**Directions**:
1: Answer these questions from the passage on Ohio discrimination claims:
(a) Which chapter of the Ohio Revised Code are the plaintiff's state law claims brought under?
(b) Which court decided Koval v. Dow Jones Co., and in what year?
(c) Which case does Hampel v. Food Ingredients Specialties, Inc. quote?
2: Translate this sentence from the passage on Ohio discrimination claims into Spanish: "This same standard also governs Plaintiff's state law claims brought under Chapter 4112 of the Ohio Revised Code."

**Provided passage**:
* BEGIN *
This same standard also governs Plaintiff's state law claims brought under Chapter 4112 of the Ohio Revised Code. See Koval v. Dow Jones Co., 86 Fed. Appx. 61, 65, 2004 WL 74651, at *4 (6th Cir. 2004) ("Ohio courts evaluate discrimination claims presented under § 4112 according to the same standards federal courts utilize to evaluate discrimination claims presented under Title VII of the Civil Rights Act of 1964, 42 U.S.C. 2000e- 2000e(17)"). The Supreme Court of Ohio has "`determined that federal case law interpreting Title VII of the Civil Rights Act of 1964, Section 2000e et seq., Title 42, U.S. Code, is generally applicable to cases involving alleged violations of [Ohio Rev.Code] Chapter 4112.'" Hampel v. Food Ingredients Specialties, Inc., 89 Ohio St.3d 169, 729 N.E.2d 726, 731 (2000) (quoting Plumbers Steamfitters Joint Apprenticeship Comm. v. Ohio Civil Rights Comm., 66 Ohio St.2d 192, 421 N.E.2d 128, 131 (1981)).
* END *
[Extracted data entries]
* BEGIN *
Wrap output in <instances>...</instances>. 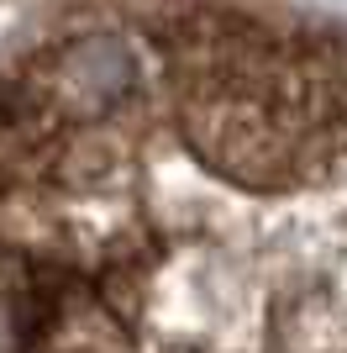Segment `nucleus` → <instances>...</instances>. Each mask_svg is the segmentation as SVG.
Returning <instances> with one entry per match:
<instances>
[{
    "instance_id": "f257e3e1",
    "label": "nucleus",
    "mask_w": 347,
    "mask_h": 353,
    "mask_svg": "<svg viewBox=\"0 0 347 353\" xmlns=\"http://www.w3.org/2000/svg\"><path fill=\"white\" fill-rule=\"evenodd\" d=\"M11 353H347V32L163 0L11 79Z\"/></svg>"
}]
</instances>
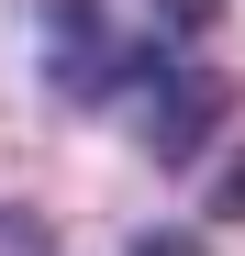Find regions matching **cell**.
* END *
**Solution set**:
1:
(a) Chapter 4112
(b) The Sixth Circuit, in 2004
(c) Plumbers Steamfitters Joint Apprenticeship Comm. v. Ohio Civil Rights Comm.

2: Este mismo estándar también rige las demandas del Demandante basadas en el derecho estatal, presentadas conforme al Capítulo 4112 del Código Revisado de Ohio.